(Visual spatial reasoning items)
<<<<

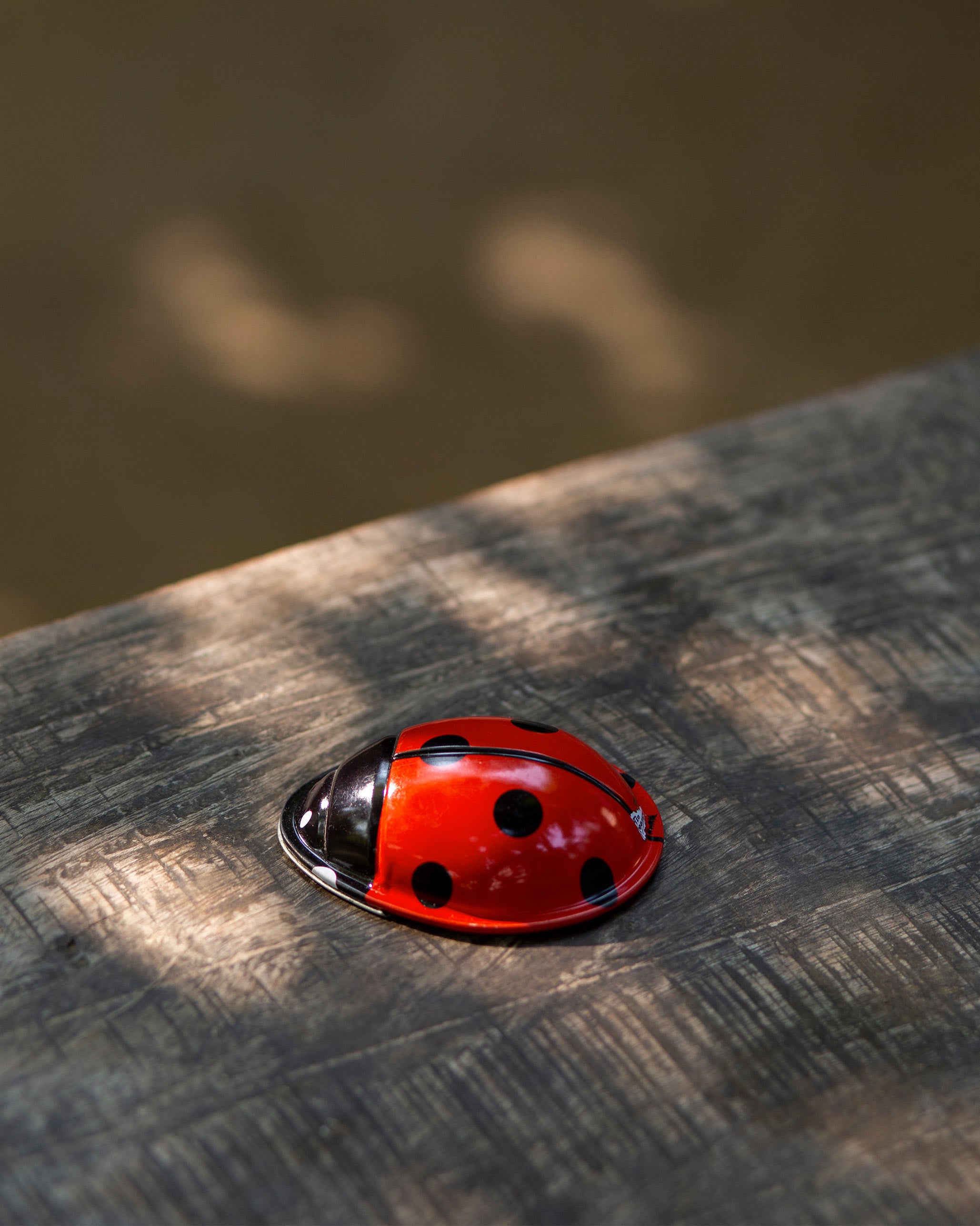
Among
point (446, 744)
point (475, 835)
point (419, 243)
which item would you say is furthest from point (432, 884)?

>>>>

Revise these lines by changing every "point" to "location" and leaving all else as it is. Omit the pictures from your answer.

**FULL SOLUTION:**
Among
location (446, 744)
location (475, 835)
location (419, 243)
which item would you say is furthest from location (432, 884)?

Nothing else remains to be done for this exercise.